## Short problem
Write out the listing below without alteration, omitting its pictures.
Begin Exercise material
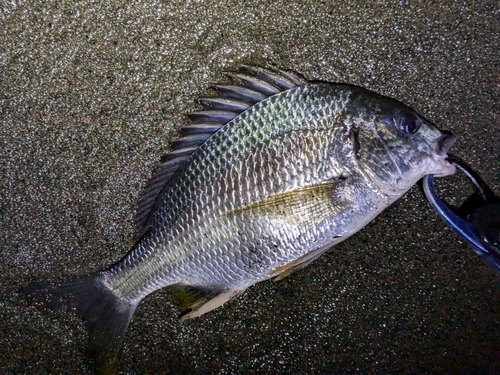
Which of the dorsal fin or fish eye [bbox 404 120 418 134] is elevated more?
fish eye [bbox 404 120 418 134]

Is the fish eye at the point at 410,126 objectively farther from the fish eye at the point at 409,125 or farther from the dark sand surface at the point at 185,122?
the dark sand surface at the point at 185,122

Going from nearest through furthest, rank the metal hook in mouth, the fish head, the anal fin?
the fish head < the metal hook in mouth < the anal fin

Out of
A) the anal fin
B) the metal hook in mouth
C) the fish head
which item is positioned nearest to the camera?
the fish head

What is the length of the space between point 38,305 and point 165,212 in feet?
3.19

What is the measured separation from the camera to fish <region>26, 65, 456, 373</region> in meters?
1.47

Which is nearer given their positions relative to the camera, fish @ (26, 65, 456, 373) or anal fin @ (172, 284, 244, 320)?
fish @ (26, 65, 456, 373)

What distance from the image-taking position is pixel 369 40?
174 cm

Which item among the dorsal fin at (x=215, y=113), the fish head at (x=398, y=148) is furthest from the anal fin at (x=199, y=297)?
the fish head at (x=398, y=148)

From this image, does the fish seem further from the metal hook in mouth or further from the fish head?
the metal hook in mouth

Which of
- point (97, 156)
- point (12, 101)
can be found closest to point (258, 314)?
point (97, 156)

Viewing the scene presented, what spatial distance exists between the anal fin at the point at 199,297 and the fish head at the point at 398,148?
861mm

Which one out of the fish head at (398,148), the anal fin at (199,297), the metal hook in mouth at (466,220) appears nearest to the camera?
the fish head at (398,148)

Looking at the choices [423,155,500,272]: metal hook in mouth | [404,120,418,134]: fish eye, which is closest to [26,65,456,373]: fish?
[404,120,418,134]: fish eye

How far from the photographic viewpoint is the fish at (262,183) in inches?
57.8
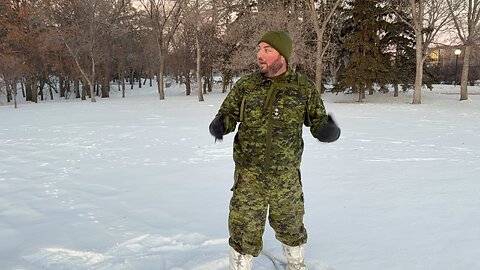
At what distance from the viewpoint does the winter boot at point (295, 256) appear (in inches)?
103

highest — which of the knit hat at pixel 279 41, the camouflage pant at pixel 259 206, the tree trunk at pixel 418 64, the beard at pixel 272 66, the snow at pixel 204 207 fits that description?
the tree trunk at pixel 418 64

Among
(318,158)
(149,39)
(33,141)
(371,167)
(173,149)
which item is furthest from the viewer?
(149,39)

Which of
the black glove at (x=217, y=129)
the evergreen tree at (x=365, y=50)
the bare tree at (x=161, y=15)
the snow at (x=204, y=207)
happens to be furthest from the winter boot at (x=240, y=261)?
the bare tree at (x=161, y=15)

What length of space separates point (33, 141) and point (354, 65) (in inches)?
830

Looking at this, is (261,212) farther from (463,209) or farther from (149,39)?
(149,39)

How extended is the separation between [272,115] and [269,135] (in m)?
0.13

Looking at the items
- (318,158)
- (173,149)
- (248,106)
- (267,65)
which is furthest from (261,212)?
(173,149)

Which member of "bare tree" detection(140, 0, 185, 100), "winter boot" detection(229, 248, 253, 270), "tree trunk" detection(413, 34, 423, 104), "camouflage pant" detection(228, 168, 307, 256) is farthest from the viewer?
"bare tree" detection(140, 0, 185, 100)

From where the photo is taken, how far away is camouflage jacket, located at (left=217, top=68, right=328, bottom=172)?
2340 millimetres

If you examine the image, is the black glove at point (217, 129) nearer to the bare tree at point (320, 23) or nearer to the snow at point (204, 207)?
the snow at point (204, 207)

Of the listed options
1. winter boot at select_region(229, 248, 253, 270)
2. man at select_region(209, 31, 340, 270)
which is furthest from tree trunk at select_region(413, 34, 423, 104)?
winter boot at select_region(229, 248, 253, 270)

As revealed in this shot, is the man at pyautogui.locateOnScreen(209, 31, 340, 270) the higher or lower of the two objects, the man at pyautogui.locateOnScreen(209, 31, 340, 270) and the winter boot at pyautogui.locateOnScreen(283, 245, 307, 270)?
the higher

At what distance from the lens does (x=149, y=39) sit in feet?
142

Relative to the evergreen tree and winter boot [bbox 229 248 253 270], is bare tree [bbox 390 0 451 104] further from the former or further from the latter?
winter boot [bbox 229 248 253 270]
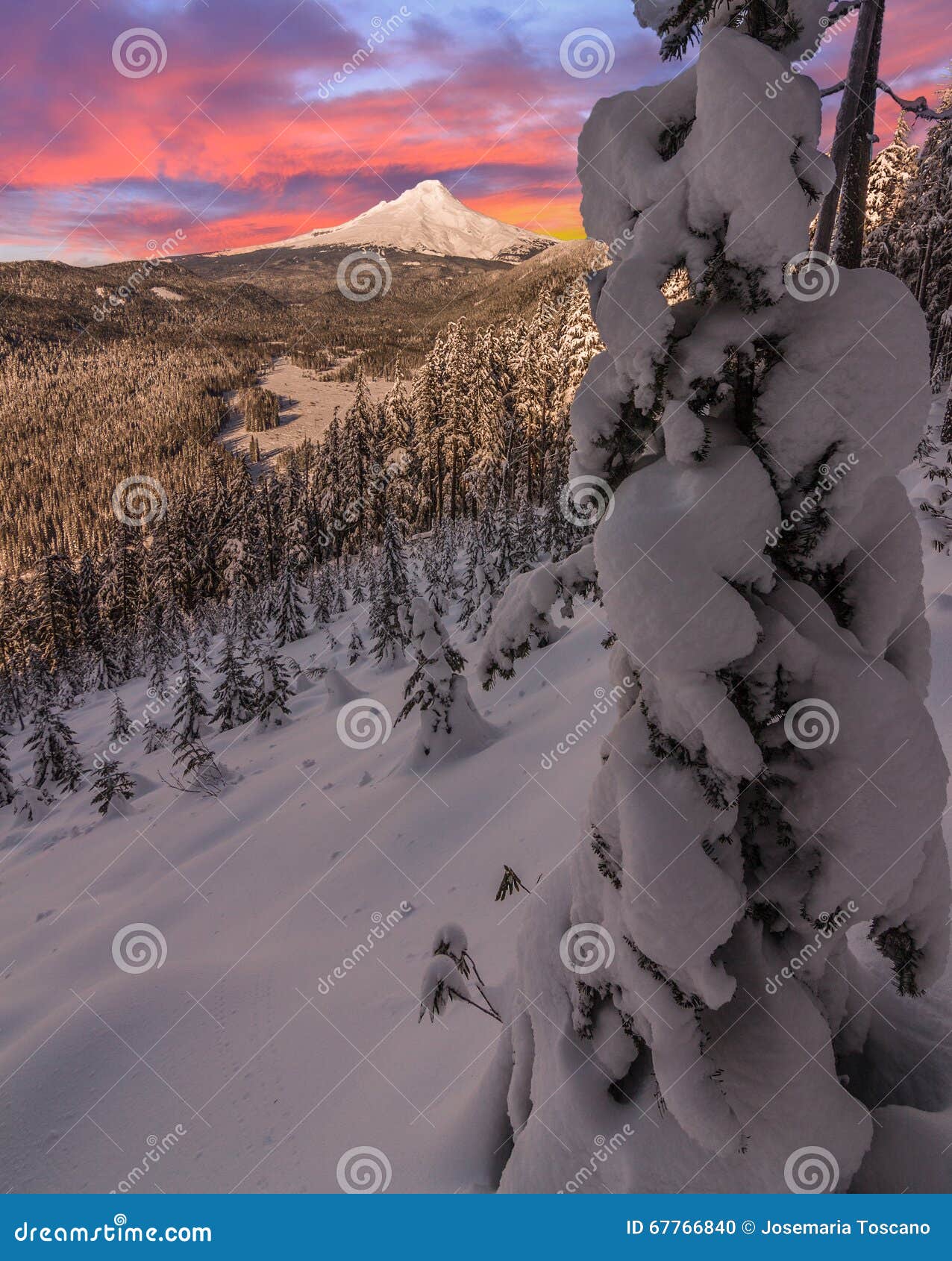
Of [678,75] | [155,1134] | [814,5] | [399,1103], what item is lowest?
[155,1134]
End Exercise material
## Solution to the problem
Which of the dorsal fin or fish eye [bbox 404 120 418 134] is elevated more?
fish eye [bbox 404 120 418 134]

Is the fish eye at the point at 410,126 objectively farther from the fish eye at the point at 409,125 or farther from the dark sand surface at the point at 185,122?
the dark sand surface at the point at 185,122

Going from nearest through furthest, rank the metal hook in mouth, the fish head, the anal fin?
the fish head < the metal hook in mouth < the anal fin

Out of
A) the anal fin
B) the metal hook in mouth
C) the fish head
which item is positioned nearest to the camera?
the fish head

What is the length of the space between point 38,305 and point 165,212 in feet?
3.19

What is the measured separation from the camera to fish <region>26, 65, 456, 373</region> in meters?
1.47

Which is nearer given their positions relative to the camera, fish @ (26, 65, 456, 373) or anal fin @ (172, 284, 244, 320)?
fish @ (26, 65, 456, 373)

What distance from the image-taking position is pixel 369 40?
174 cm

Which item among the dorsal fin at (x=215, y=113), the fish head at (x=398, y=148) is furthest from the anal fin at (x=199, y=297)?
the fish head at (x=398, y=148)

From this image, does the fish seem further from the metal hook in mouth or further from the fish head?
the metal hook in mouth

Which of
- point (97, 156)
- point (12, 101)
can be found closest to point (258, 314)?
point (97, 156)

Viewing the scene presented, what spatial distance exists between the anal fin at the point at 199,297 and the fish head at the point at 398,148?
861mm

Which one out of the fish head at (398,148), the anal fin at (199,297), the metal hook in mouth at (466,220) appears nearest to the camera?
the fish head at (398,148)

Looking at the choices [423,155,500,272]: metal hook in mouth | [404,120,418,134]: fish eye, which is closest to [26,65,456,373]: fish?
[404,120,418,134]: fish eye

How far from the photographic viewpoint is the fish at (262,183) in inches?
57.8
At what distance from the viewpoint does the winter boot at point (295, 256) appear (in inches)?
103

highest — which of the knit hat at pixel 279 41, the camouflage pant at pixel 259 206, the tree trunk at pixel 418 64, the beard at pixel 272 66, the snow at pixel 204 207 fits that description?
the tree trunk at pixel 418 64

Among
(318,158)
(149,39)
(33,141)
(371,167)
(173,149)
which item is furthest from the viewer?
(149,39)

Which of
the black glove at (x=217, y=129)
the evergreen tree at (x=365, y=50)
the bare tree at (x=161, y=15)
the snow at (x=204, y=207)
happens to be furthest from the winter boot at (x=240, y=261)?
the bare tree at (x=161, y=15)

What length of space separates point (33, 141) and point (354, 65) (in inches)?
830

Looking at this, is (261,212) farther from (463,209) or farther from (149,39)?
(149,39)

How extended is the separation between [272,115] and [269,135] (in m)?
0.13

Looking at the items
- (318,158)
- (173,149)
- (248,106)
- (267,65)
which is furthest from (261,212)?
(173,149)

Which member of "bare tree" detection(140, 0, 185, 100), "winter boot" detection(229, 248, 253, 270), "tree trunk" detection(413, 34, 423, 104), "camouflage pant" detection(228, 168, 307, 256) is farthest from the viewer?
"bare tree" detection(140, 0, 185, 100)

From where the photo is taken, how far away is camouflage jacket, located at (left=217, top=68, right=328, bottom=172)?
2340 millimetres

If you examine the image, is the black glove at point (217, 129) nearer to the bare tree at point (320, 23) or nearer to the snow at point (204, 207)?
the snow at point (204, 207)

Of the listed options
1. winter boot at select_region(229, 248, 253, 270)
2. man at select_region(209, 31, 340, 270)
which is furthest from tree trunk at select_region(413, 34, 423, 104)?
winter boot at select_region(229, 248, 253, 270)

As revealed in this shot, is the man at pyautogui.locateOnScreen(209, 31, 340, 270) the higher or lower of the two objects, the man at pyautogui.locateOnScreen(209, 31, 340, 270) and the winter boot at pyautogui.locateOnScreen(283, 245, 307, 270)?
the higher

At what distance from the lens does (x=149, y=39) sit in feet?
142

Relative to the evergreen tree and winter boot [bbox 229 248 253 270], is bare tree [bbox 390 0 451 104] further from the former or further from the latter?
winter boot [bbox 229 248 253 270]
Of [678,75] | [155,1134] | [814,5] | [399,1103], what item is lowest?
[155,1134]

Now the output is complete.